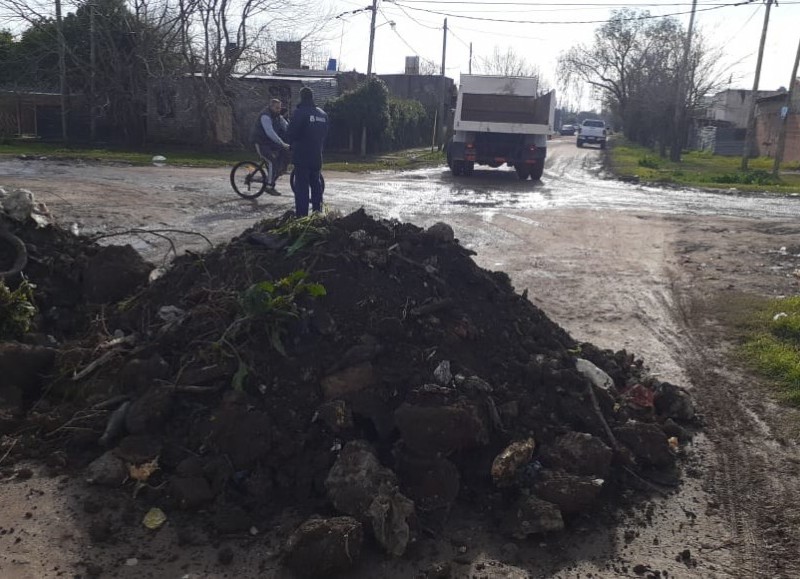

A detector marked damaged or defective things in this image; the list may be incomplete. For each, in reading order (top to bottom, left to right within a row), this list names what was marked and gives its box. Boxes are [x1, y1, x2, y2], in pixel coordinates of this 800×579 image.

broken concrete chunk [320, 364, 376, 402]
broken concrete chunk [576, 360, 612, 392]
broken concrete chunk [85, 450, 126, 488]
broken concrete chunk [394, 398, 488, 458]
broken concrete chunk [490, 440, 536, 490]
broken concrete chunk [536, 468, 604, 516]
broken concrete chunk [536, 432, 612, 478]
broken concrete chunk [612, 424, 676, 468]
broken concrete chunk [504, 494, 564, 540]
broken concrete chunk [284, 520, 366, 576]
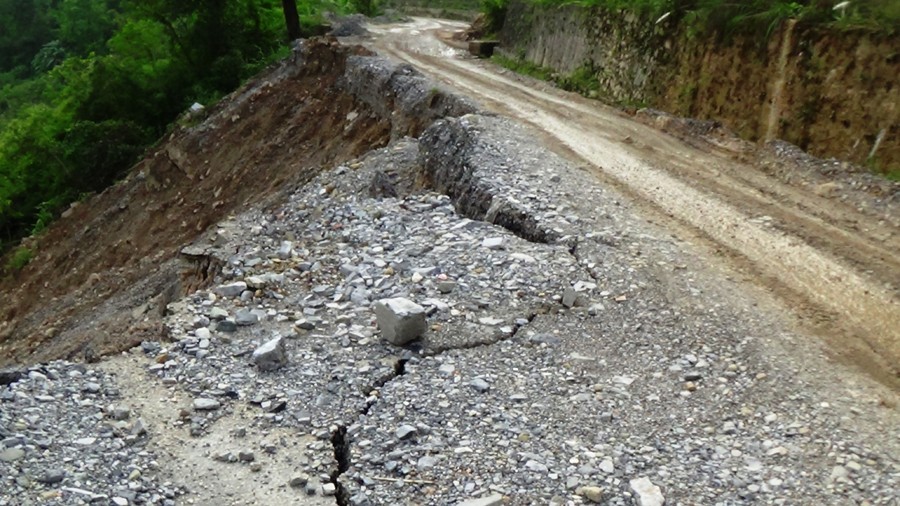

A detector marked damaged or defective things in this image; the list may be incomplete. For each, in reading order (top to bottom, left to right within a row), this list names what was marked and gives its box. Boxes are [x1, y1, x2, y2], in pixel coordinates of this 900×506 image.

damaged dirt road [368, 16, 900, 388]
large crack in road [368, 16, 900, 388]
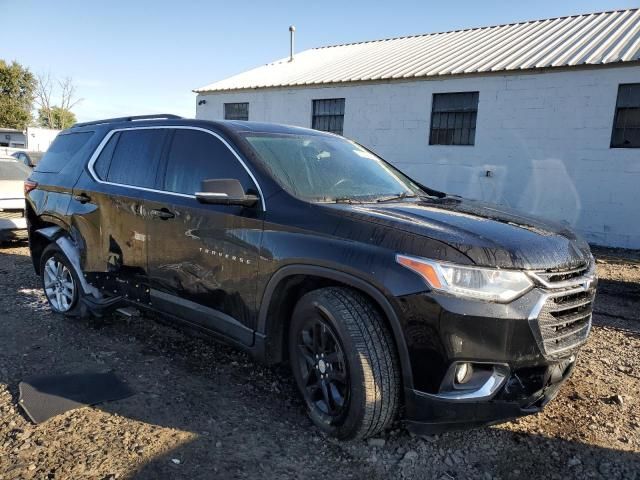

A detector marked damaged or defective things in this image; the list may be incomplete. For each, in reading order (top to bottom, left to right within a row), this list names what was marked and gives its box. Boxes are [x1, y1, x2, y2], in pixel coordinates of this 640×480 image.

damaged front bumper cover [404, 354, 576, 434]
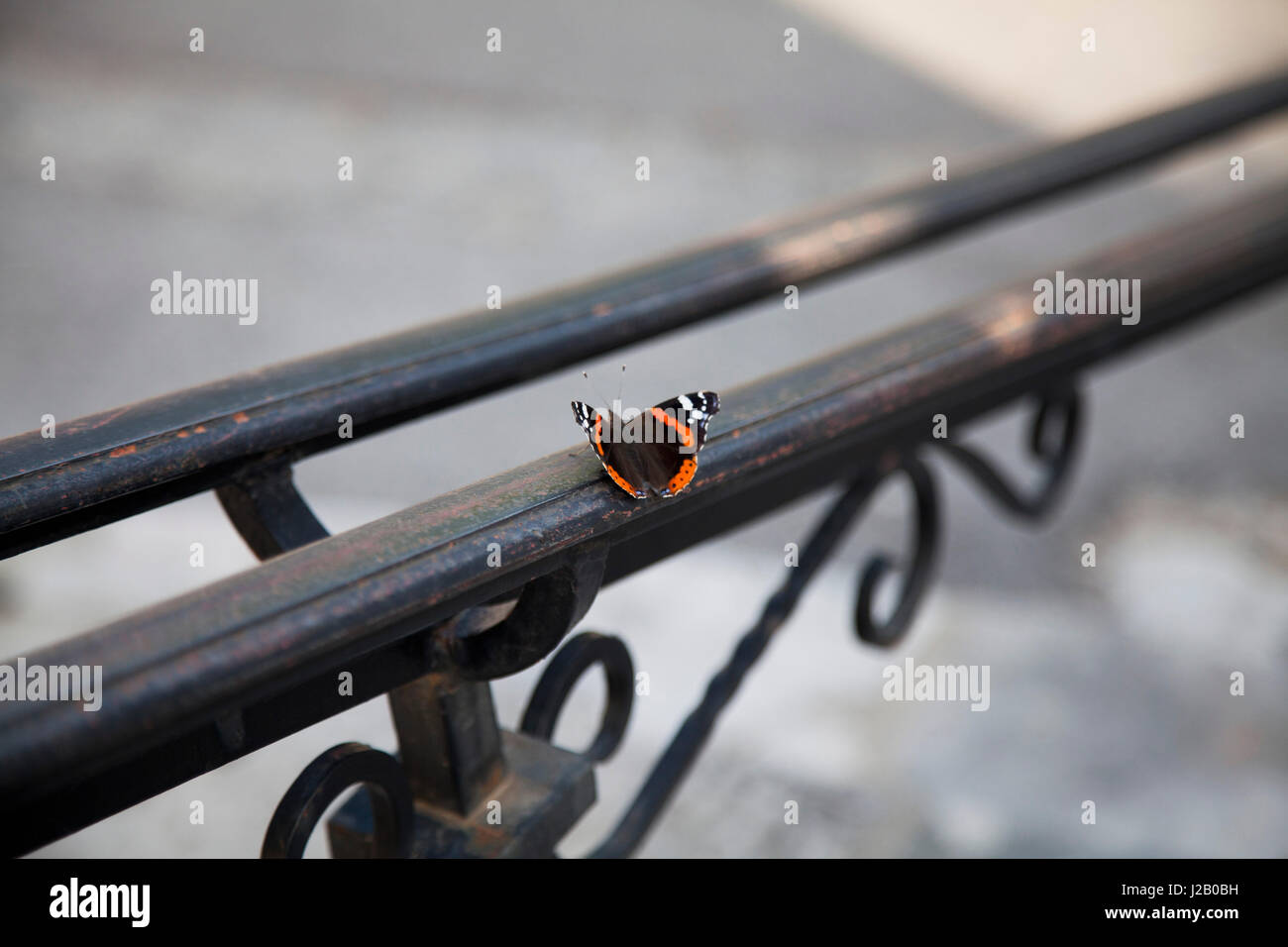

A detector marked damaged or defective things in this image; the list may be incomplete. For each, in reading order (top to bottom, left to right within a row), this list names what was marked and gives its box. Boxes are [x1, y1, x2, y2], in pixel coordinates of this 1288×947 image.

rusty metal rail [2, 75, 1288, 562]
rusty metal rail [2, 178, 1288, 860]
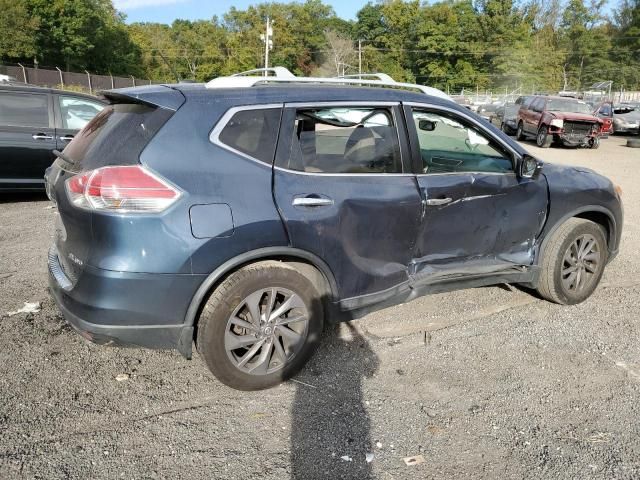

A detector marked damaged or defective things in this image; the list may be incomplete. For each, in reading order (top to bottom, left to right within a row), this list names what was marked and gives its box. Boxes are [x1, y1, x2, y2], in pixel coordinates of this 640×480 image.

damaged nissan rogue [46, 79, 624, 390]
wrecked vehicle [47, 76, 624, 390]
damaged red car [516, 95, 604, 148]
wrecked vehicle [516, 95, 604, 148]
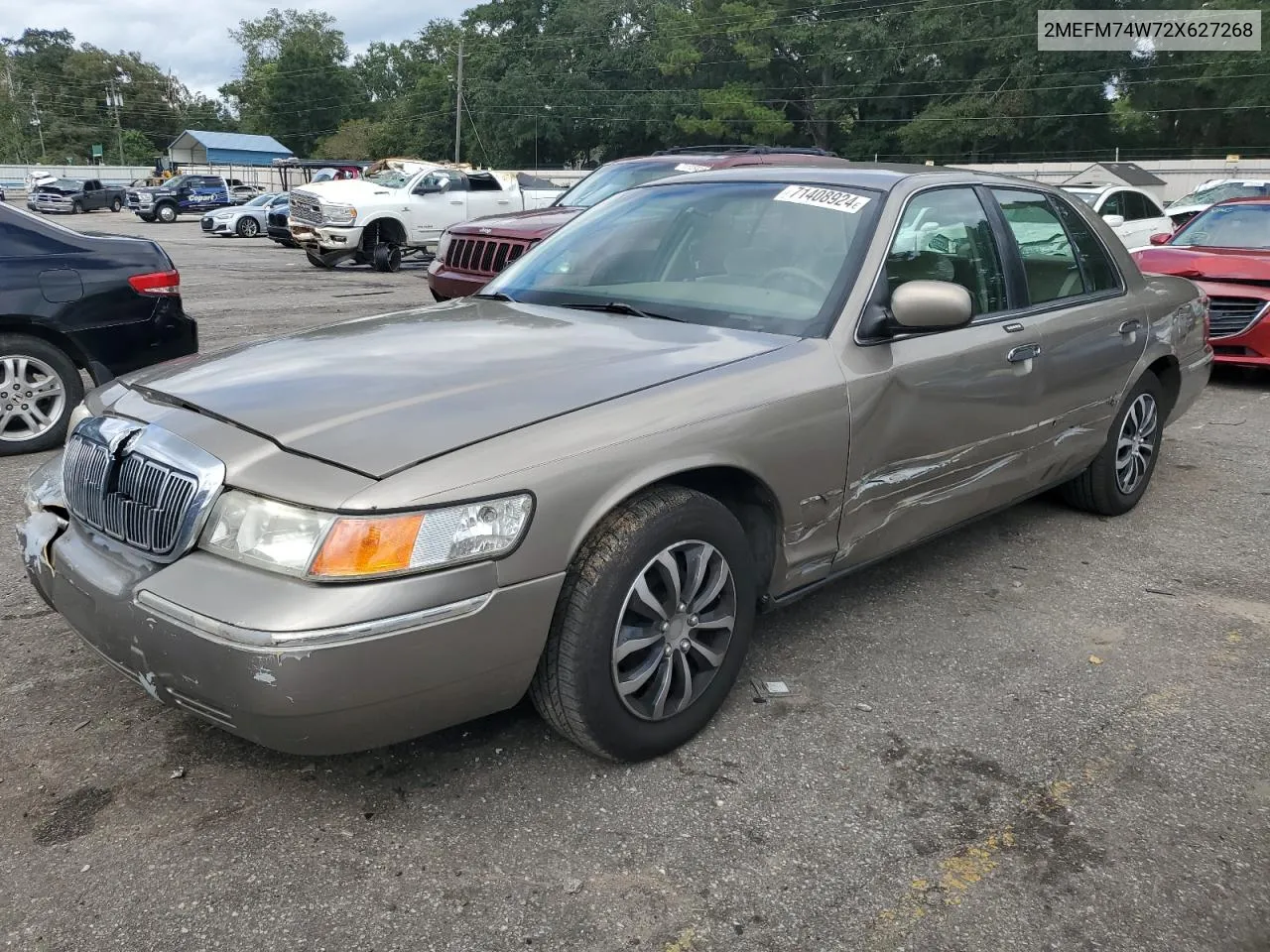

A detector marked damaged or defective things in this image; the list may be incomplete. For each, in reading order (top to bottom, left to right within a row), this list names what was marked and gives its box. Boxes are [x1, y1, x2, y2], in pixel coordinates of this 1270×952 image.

+++

The problem: Write out the data above in full and exactly, but without the pictures.

Output for this exercise:
A detector marked damaged or defective things in this image; the list may be incomplete. For each, in reading order (top to bottom, left to right within a row), this list names what was marked and gives its box. Boxes are [x1, y1, x2, y2], in pixel coordinates of this 800×579 image.

broken concrete chunk [320, 364, 376, 402]
broken concrete chunk [576, 360, 612, 392]
broken concrete chunk [85, 450, 126, 488]
broken concrete chunk [394, 398, 488, 458]
broken concrete chunk [490, 440, 536, 490]
broken concrete chunk [536, 468, 604, 516]
broken concrete chunk [536, 432, 612, 478]
broken concrete chunk [612, 424, 676, 468]
broken concrete chunk [504, 494, 564, 540]
broken concrete chunk [284, 520, 366, 576]

A detector marked damaged or defective things in this image; the list may be incomplete. For each, in reading order (top to bottom, left to right within a row), this list names what was marked and gives its box. Boxes are [x1, y1, x2, y2], in pixel coordinates of this 900×506 image.

damaged dirt road [368, 16, 900, 388]
large crack in road [368, 16, 900, 388]

A detector marked damaged or defective things in this image; the list may be incomplete. For each, in reading order (top to bottom, left to right within a row), this list names what was marked and gives its box. Boxes are [x1, y1, x2, y2], in pixel coordinates of this 640×480 image.

damaged front bumper cover [404, 354, 576, 434]

A detector marked damaged or defective things in this image; the list may be incomplete. For each, in reading order (top to bottom, left to right within a row), this list names what was marked and gives its box. Boxes are [x1, y1, x2, y2], in pixel coordinates of this 1288×947 image.

rusty metal rail [2, 75, 1288, 562]
rusty metal rail [2, 178, 1288, 860]

A detector marked damaged or defective things in this image; the list may be incomplete. For each, in reading order (top to bottom, left to right within a row), this list names what was marked and gives its box. Boxes are [x1, y1, x2, y2], in pixel coordinates of this 640×480 image.

damaged nissan rogue [46, 79, 624, 390]
wrecked vehicle [47, 76, 624, 390]
damaged red car [516, 95, 604, 148]
wrecked vehicle [516, 95, 604, 148]

A detector marked damaged or defective things in this image; the list may be incomplete. For each, in reading order (top to bottom, left to right within a row), this list names what was marked and gives its box. Boxes are [x1, y1, x2, y2], in pixel coordinates of this 1270×952 image.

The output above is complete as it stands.